_EXERCISE_: Leave the pictures out and transcribe every record exactly.

==*==

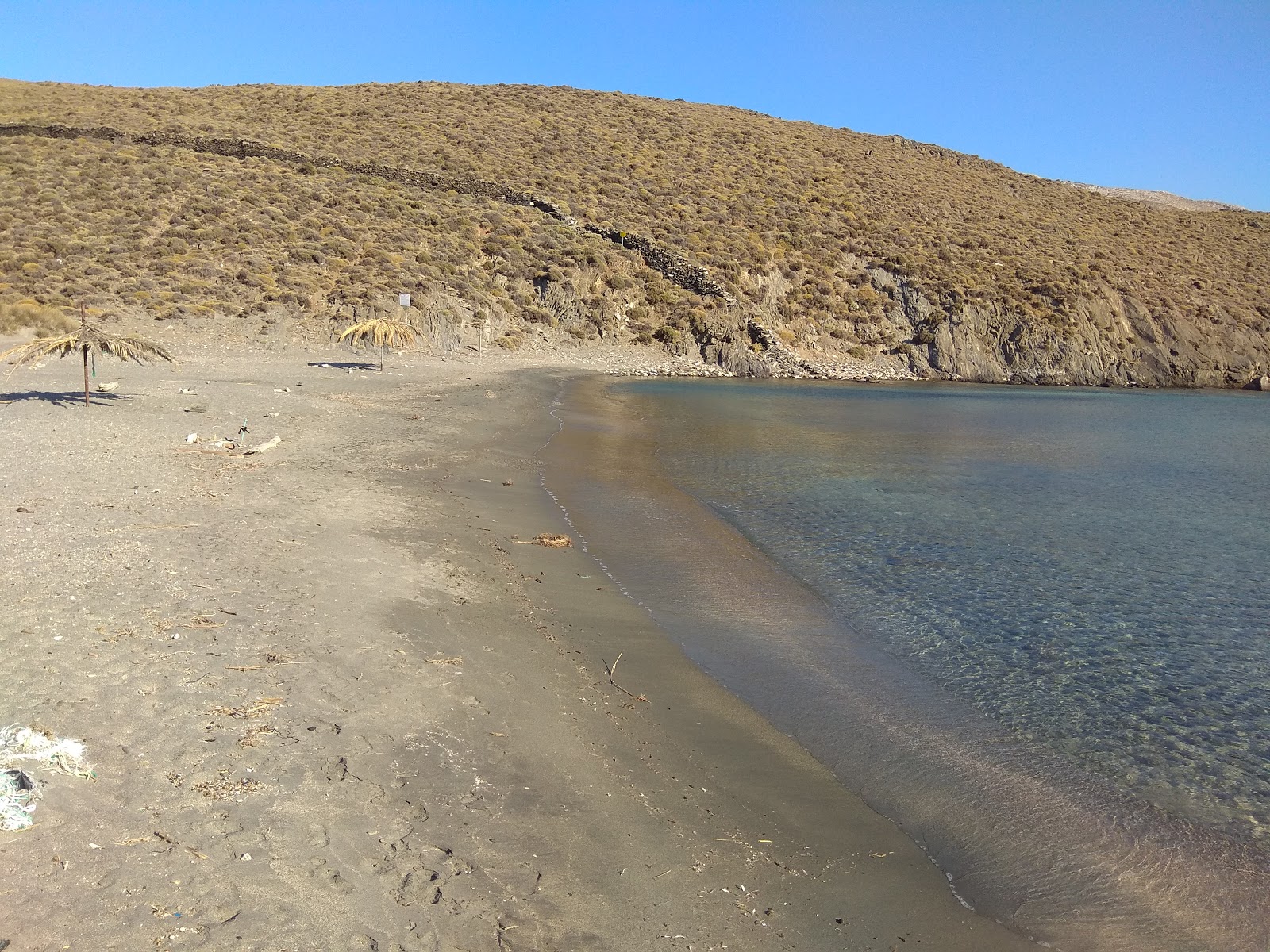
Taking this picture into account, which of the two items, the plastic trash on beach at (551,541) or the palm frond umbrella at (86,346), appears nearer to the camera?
the plastic trash on beach at (551,541)

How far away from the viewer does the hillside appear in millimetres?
35156

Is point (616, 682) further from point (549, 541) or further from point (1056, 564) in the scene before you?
point (1056, 564)

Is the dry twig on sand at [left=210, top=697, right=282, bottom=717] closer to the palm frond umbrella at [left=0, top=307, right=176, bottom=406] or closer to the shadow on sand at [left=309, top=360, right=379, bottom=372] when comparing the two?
the palm frond umbrella at [left=0, top=307, right=176, bottom=406]

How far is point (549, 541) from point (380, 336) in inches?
821

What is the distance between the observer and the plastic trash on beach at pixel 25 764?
3.91m

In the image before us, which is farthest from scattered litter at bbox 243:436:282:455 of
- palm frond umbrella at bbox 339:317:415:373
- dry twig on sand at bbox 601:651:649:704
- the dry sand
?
palm frond umbrella at bbox 339:317:415:373

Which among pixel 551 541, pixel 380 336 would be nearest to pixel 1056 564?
pixel 551 541

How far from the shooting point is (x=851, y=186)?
5900 cm

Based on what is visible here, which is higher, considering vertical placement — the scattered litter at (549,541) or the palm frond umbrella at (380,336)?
the palm frond umbrella at (380,336)

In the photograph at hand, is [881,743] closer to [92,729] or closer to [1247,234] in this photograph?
[92,729]

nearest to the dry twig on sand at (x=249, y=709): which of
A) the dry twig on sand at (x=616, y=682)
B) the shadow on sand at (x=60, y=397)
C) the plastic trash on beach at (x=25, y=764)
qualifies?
the plastic trash on beach at (x=25, y=764)

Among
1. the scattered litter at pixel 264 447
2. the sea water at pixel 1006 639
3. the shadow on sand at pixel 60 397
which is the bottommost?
the sea water at pixel 1006 639

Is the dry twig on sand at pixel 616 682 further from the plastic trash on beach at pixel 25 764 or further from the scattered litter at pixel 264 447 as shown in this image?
the scattered litter at pixel 264 447

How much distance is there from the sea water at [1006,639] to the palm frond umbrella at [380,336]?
12409 mm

==*==

_SOLUTION_:
Taking this picture into account, which of the two items, the plastic trash on beach at (551,541) or the palm frond umbrella at (86,346), appears nearer to the camera?
the plastic trash on beach at (551,541)

How far away from the viewer does the hillside appear in millimetres?
35156

Is point (616, 682) further from point (549, 541) or further from point (1056, 564) in the scene before you?
point (1056, 564)

Is the dry twig on sand at [left=210, top=697, right=282, bottom=717] closer to the palm frond umbrella at [left=0, top=307, right=176, bottom=406] or closer to the shadow on sand at [left=309, top=360, right=379, bottom=372] when comparing the two?
the palm frond umbrella at [left=0, top=307, right=176, bottom=406]

How far is point (549, 541) from point (380, 336) in inches?
821

What is the distance between the observer and the plastic trash on beach at pixel 25 764?
3.91m

In the image before us, which is farthest from scattered litter at bbox 243:436:282:455 of
- palm frond umbrella at bbox 339:317:415:373
- dry twig on sand at bbox 601:651:649:704
- the dry sand
?
palm frond umbrella at bbox 339:317:415:373

Which among pixel 551 541, pixel 380 336 would be nearest to pixel 1056 564?
pixel 551 541

How far from the shooting point is (x=851, y=186)?
5900 cm

Based on what is visible here, which is higher, considering vertical placement — the scattered litter at (549,541) or the palm frond umbrella at (380,336)?
the palm frond umbrella at (380,336)

In the photograph at hand, is [881,743] closer to [92,729] or closer to [1247,234] in this photograph?
[92,729]

nearest to the dry twig on sand at (x=249, y=709): which of
A) the dry twig on sand at (x=616, y=682)
B) the shadow on sand at (x=60, y=397)
C) the plastic trash on beach at (x=25, y=764)
qualifies?
the plastic trash on beach at (x=25, y=764)

Among
1. the scattered litter at pixel 264 447
2. the sea water at pixel 1006 639
3. the shadow on sand at pixel 60 397
which is the bottommost?
the sea water at pixel 1006 639

Is the dry twig on sand at pixel 616 682 further from the plastic trash on beach at pixel 25 764 or further from the scattered litter at pixel 264 447 as shown in this image?
the scattered litter at pixel 264 447

How much distance is there from the sea water at [1006,639] to the palm frond umbrella at [380,336]?
12409 mm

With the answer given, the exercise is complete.